++++ Provided entries

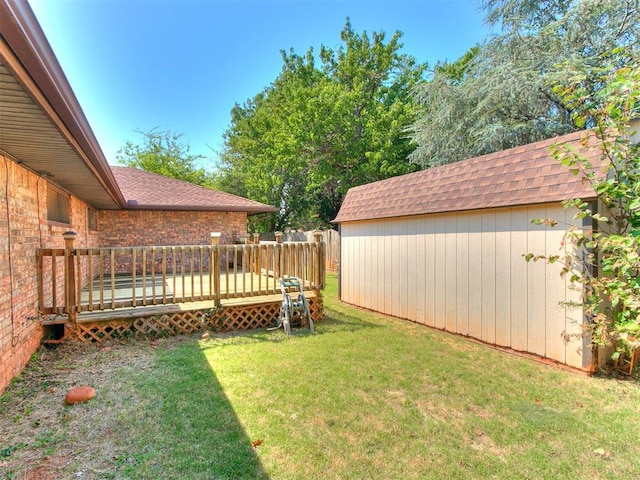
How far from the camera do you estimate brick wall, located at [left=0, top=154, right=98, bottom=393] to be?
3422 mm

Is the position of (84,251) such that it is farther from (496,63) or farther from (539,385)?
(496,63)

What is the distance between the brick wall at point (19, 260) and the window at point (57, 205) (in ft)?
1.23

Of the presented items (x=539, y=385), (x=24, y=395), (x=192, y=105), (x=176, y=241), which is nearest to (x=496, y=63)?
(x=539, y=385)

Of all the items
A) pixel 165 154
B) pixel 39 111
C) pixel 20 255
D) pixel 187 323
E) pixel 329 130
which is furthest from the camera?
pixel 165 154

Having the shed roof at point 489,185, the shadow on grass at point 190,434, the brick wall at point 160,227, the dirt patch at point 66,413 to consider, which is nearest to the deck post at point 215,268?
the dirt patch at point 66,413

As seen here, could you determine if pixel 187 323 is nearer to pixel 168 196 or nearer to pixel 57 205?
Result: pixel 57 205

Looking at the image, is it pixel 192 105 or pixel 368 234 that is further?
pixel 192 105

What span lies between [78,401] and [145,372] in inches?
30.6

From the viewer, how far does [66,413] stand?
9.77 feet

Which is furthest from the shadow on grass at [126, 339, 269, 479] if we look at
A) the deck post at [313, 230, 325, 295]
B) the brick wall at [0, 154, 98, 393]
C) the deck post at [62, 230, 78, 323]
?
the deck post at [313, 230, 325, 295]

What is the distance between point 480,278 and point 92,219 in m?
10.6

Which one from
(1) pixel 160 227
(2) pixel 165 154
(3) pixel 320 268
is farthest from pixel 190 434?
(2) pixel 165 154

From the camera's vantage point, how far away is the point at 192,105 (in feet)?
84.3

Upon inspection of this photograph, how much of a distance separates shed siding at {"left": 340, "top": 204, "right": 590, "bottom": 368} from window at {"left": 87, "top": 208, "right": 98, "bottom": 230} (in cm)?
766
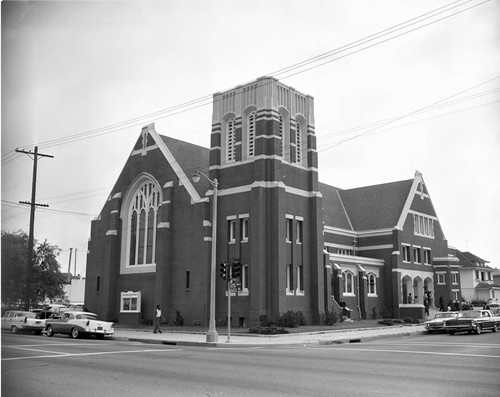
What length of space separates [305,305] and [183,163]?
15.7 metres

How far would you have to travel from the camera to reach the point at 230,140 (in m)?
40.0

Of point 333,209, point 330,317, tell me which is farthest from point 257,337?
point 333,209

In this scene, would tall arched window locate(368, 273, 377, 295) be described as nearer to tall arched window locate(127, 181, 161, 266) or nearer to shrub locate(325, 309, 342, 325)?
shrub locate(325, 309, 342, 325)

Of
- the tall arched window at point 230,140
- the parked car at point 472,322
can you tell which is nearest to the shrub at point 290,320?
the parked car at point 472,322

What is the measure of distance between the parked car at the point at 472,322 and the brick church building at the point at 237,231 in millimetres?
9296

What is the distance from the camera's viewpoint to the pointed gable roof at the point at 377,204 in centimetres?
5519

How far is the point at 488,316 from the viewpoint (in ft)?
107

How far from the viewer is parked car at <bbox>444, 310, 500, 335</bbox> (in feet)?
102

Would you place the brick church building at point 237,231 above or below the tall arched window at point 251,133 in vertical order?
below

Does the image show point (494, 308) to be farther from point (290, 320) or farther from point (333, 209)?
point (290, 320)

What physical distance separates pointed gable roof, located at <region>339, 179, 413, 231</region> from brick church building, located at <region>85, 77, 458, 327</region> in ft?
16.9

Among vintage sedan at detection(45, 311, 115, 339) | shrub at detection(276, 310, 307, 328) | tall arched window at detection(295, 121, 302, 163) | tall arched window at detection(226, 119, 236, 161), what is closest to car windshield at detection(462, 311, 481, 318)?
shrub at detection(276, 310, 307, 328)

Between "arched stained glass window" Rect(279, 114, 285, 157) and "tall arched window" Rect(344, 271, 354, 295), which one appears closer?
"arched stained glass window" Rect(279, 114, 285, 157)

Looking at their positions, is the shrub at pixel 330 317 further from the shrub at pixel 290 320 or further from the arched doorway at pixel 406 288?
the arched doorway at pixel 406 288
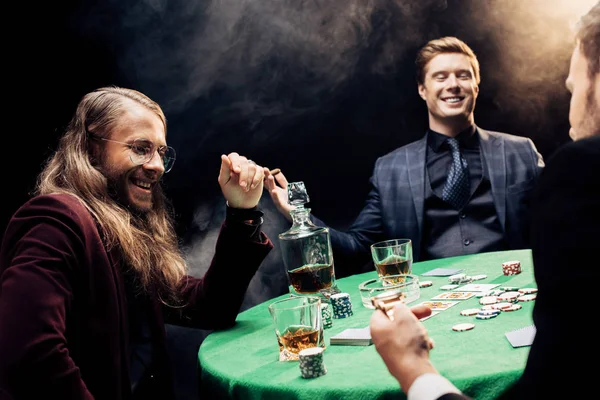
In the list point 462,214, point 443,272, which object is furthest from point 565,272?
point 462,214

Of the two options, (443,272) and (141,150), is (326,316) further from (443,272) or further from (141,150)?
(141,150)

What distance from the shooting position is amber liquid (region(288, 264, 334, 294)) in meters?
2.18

++++++++
++++ Provided entries

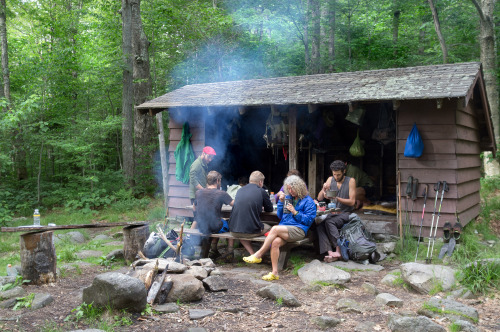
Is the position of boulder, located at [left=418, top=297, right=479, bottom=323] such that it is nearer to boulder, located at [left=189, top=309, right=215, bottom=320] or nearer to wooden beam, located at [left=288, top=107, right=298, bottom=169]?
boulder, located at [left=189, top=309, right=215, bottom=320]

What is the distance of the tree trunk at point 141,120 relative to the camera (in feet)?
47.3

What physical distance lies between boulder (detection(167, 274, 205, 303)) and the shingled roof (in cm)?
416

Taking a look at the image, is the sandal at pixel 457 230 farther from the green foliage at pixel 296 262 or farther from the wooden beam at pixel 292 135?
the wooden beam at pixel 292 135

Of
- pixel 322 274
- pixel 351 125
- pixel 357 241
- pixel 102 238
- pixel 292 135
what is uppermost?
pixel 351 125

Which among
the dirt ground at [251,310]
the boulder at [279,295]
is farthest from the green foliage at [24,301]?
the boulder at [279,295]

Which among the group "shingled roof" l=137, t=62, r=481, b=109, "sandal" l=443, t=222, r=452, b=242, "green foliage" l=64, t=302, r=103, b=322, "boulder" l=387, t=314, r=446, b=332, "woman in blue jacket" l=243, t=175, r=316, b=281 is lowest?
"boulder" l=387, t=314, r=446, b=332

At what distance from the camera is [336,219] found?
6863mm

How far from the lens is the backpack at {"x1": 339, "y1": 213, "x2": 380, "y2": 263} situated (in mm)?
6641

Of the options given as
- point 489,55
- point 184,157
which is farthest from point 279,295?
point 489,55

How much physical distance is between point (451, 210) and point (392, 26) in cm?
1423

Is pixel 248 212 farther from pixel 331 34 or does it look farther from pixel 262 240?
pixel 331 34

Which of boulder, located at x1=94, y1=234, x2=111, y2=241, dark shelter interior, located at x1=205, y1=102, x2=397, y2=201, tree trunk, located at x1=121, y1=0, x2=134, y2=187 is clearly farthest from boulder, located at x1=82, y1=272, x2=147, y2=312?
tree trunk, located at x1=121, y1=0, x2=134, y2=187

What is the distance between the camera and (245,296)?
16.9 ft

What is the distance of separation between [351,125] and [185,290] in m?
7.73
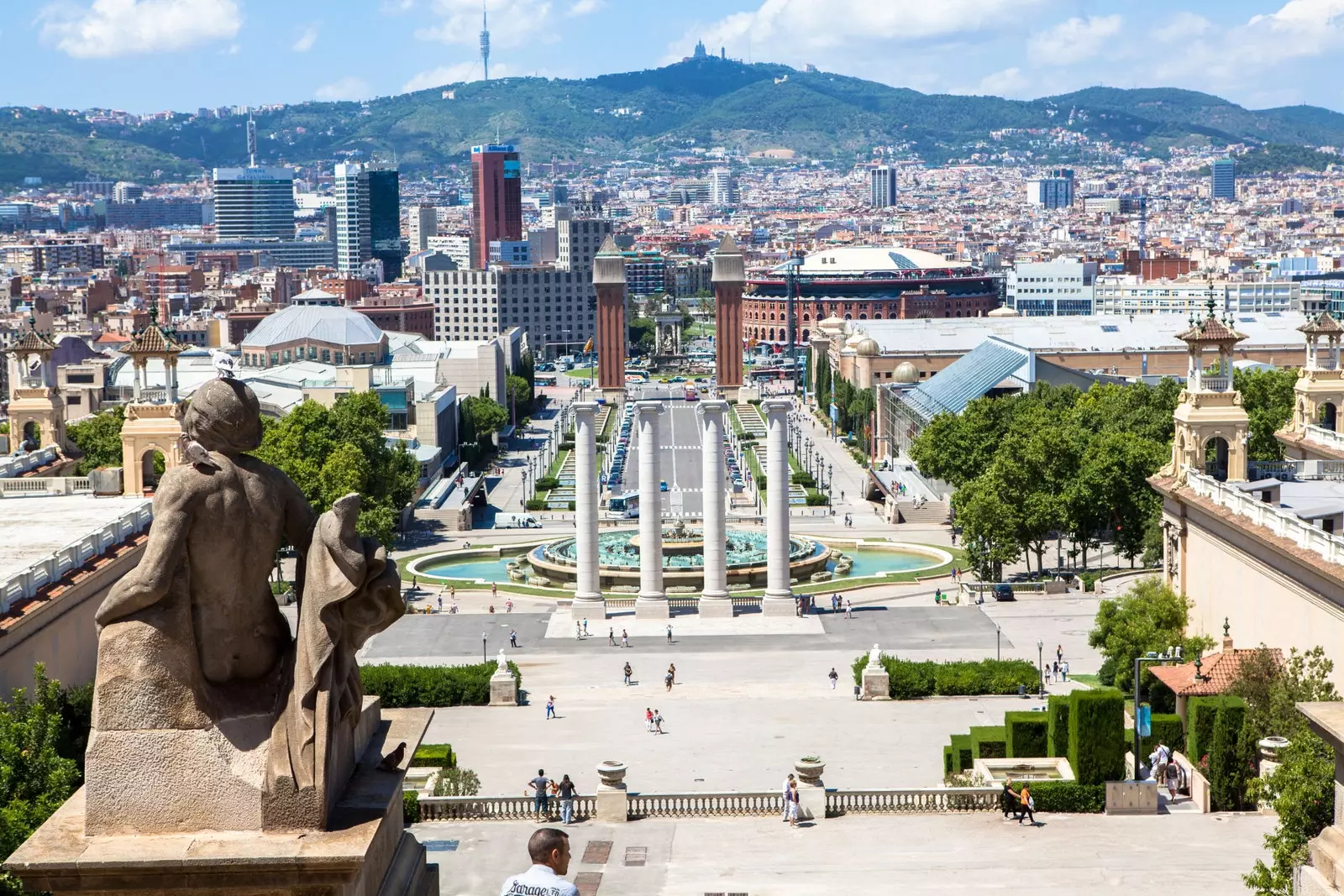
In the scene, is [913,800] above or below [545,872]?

++++++++
++++ Provided entries

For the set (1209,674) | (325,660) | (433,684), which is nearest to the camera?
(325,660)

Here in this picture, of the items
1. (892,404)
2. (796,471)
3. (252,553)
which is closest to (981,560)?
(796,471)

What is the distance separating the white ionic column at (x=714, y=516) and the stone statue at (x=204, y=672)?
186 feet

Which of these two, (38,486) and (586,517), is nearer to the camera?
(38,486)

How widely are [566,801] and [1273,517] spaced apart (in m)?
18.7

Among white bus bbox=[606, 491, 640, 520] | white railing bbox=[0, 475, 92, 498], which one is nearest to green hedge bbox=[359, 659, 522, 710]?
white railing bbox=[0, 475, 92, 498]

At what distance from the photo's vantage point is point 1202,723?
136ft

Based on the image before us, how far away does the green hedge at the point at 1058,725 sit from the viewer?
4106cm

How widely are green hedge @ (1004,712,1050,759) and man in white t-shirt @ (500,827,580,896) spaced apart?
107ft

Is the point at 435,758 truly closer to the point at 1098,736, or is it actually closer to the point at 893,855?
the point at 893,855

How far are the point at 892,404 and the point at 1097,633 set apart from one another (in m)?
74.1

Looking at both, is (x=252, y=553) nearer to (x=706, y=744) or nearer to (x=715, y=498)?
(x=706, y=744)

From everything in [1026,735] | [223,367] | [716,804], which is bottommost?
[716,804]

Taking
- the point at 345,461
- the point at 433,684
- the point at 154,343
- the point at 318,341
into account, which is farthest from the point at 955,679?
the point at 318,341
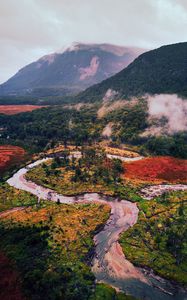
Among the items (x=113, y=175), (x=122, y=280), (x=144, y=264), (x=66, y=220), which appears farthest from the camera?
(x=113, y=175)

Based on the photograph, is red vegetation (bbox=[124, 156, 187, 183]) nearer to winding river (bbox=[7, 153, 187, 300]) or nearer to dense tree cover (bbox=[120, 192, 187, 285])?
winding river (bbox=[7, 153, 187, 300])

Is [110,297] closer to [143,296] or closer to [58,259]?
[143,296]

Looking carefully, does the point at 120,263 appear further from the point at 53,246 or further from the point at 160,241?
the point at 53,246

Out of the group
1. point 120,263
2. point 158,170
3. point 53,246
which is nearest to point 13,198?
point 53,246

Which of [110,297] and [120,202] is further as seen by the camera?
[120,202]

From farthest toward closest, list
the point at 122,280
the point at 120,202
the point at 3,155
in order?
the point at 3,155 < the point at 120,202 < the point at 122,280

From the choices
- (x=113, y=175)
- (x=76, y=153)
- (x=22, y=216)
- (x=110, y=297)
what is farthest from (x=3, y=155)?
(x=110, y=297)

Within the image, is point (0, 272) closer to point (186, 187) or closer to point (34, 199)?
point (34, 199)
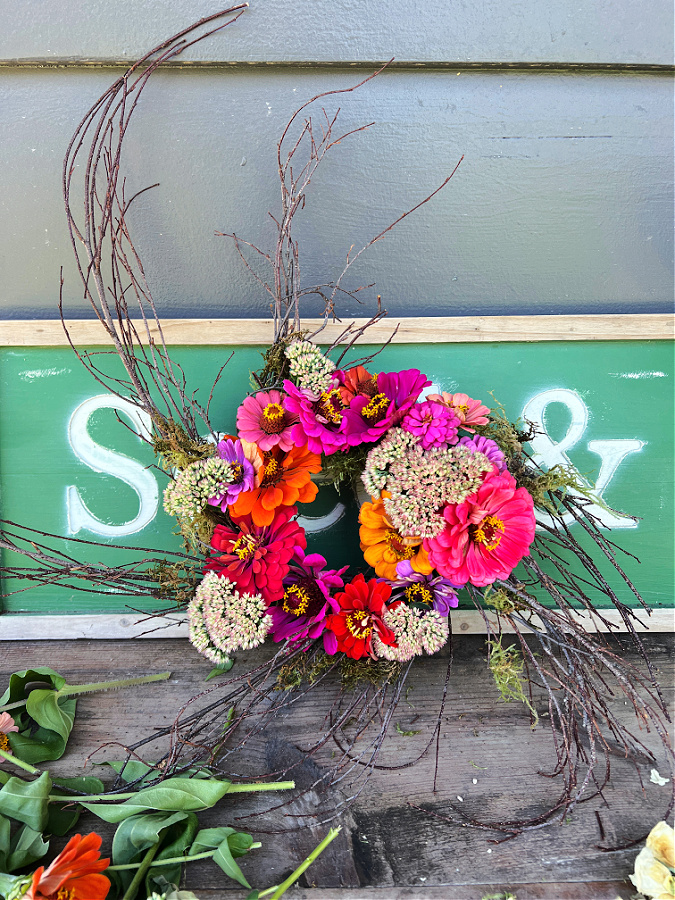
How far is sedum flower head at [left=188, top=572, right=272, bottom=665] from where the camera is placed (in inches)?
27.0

++++++++

Exercise description
Please pull out every line of the entries above that contains the word "tell", and copy each one in full.

Complete answer
Of point 333,209, point 330,317, tell me which is farthest from point 257,337?
can you tell which is nearest to the shrub at point 290,320?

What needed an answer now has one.